なお「有効求人倍率から見る「採用されやすい職業、採用されにくい職業」もご覧下さい。
「生産関連事務職」に向いている人、向いてない人
「生産関連事務職」はどのような人が向いているのでしょうか。どのような資質や性格、能力が求められるのでしょうか。またどのような人が向いていないのでしょうか。ここでは実際に事務職として働いている人、働いていた人に考えを聞いてみました。現場の生の声をぜひご覧下さい。
※各事務職の職種と仕事内容はこちらをご覧下さい。
円滑に業務が流れるように気を配る
●「生産関連事務職」に向いている人
生産工場での事務職は、自社と取引会社の間を担うポジションなので、例えば、必要な部品を使用する順番などを考えて発注するなどどうすれば効率良く作業できるか、余剰在庫を減らしてコスト削減ができるか、如何にスムーズにクレーム対応を処理できるかなど、その場の判断力が重要になります。
また、お金が必ず絡んでくるので、明細や請求書などを作成する際でも、注意深く何度も見直しすることや、現場の人間が把握しきれていない締め切りなどにも気を配り、スケジュール管理がしっかりできる人に向いていると思います。

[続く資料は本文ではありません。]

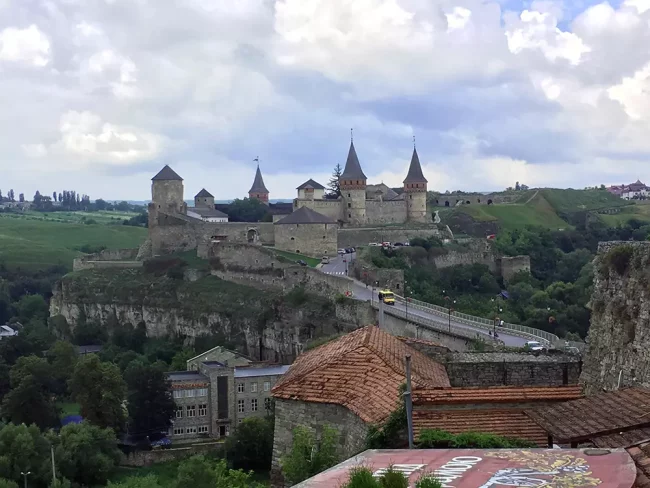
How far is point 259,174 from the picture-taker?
110 meters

資材仕入などは種類が多く、部品毎の特徴を覚えておく必要があり、記憶力も重要なので年齢的に20~40歳くらいが向いていると思います。あまり高齢の方には適さないと思います。また、現場では多くの作業員がいろいろな要望を言ってきますので、とりまとめた上で、整理整頓をおこない、シンプルな事務処理をおこなう必要があります。
(女性 27歳 徳島県)
今も手書きや口頭で資材仕入をおこなう会社も
●「生産関連事務職」に向いている人
建設工事現場事務のなかでも主にお金からみの発注から請求までの管理を主な業務としています。この仕事を行うにあたって必要なスキルとしては、パソコンスキルで言えばエクセルです。大きな会社ではあれば必要な業務に応じて社内フォーマット等が用意されていると思いますが、そうではない中小企業にとってはその都度必要な書類に関しては自分でフォーマットの作成から行う必要があると思います。

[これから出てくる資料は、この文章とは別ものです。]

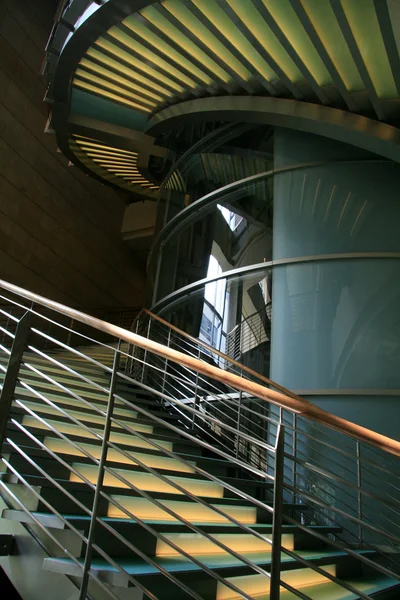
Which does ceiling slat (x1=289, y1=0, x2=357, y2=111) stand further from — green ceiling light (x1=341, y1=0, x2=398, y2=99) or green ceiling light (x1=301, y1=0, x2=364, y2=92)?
green ceiling light (x1=341, y1=0, x2=398, y2=99)

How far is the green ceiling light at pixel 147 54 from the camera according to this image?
17.4ft

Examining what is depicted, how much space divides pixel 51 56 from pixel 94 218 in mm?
8352

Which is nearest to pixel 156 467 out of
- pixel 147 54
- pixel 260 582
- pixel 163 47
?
pixel 260 582

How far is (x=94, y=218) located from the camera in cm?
1417

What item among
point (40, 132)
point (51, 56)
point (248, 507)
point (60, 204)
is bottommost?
point (248, 507)

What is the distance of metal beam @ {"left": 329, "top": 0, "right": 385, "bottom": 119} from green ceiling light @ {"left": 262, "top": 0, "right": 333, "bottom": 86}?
56 centimetres

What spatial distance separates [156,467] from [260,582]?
1.17 metres

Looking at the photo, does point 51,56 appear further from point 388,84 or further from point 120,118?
point 388,84

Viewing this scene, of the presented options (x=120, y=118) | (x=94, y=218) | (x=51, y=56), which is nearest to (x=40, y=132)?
(x=94, y=218)

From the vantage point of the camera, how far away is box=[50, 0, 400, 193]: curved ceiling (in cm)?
390

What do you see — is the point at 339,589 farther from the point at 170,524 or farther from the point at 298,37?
A: the point at 298,37

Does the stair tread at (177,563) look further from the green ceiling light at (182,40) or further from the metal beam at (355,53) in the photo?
the green ceiling light at (182,40)

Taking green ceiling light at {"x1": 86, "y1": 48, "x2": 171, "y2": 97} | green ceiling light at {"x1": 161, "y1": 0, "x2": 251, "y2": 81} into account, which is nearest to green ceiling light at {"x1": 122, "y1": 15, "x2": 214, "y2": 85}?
green ceiling light at {"x1": 161, "y1": 0, "x2": 251, "y2": 81}

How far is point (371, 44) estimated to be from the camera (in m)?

建設現場はIT化が遅れており、今も手書きや口頭で資材仕入、生産管理をおこなっている会社が多くあります。もし勤めた会社もアナログなのであれば、データソフトやクラウドを使って、全員で仕入れや生産の管理への移行を提案してみると良いと思います。
(男性 35歳 東京都)
転職にあたって
「生産関連事務職」はあまり馴染みのない言葉ですが、工場などの生産現場や建築現場での生産・工程管理に関する事務職、検収・検品、保管・管理の関する仕事です。工場や生産現場には欠かせない仕事です。
転職についてですが、実はこの「生産関連事務職」、「事務職」で働きたいと思っている人には狙い目の仕事です。
「事務職」はもともと求人数が少ない上に、応募希望者が多いため、とにかく競争倍率が高く、総務などの「一般事務職」に至っては約0.3倍、経理などの「会計事務職」は約0.6倍、営業サポートなどの「営業・販売事務職」は約0.75倍と、いずれも1倍未満の数字です。100社の求人募集に300人、200人の応募がある状態なのですが、今回解説した「生産関連事務職」は約1.44倍と、数字の上では一応、希望者全員分の求人があることになっているのです。
もちろん、応募者本人、採用側企業の合否もありますので、あくまでも数字上だけの話ですが、それでも他の事務職と比べてハードルが多少低いことは事実です。
就業にあたって、必ず必要な資格やスキルはありませんが、他の事務職同様にPC作業が必須になります。特にエクセルは「普通に使える」ではなく「得意」と言えるように解説本などで習得しましょう。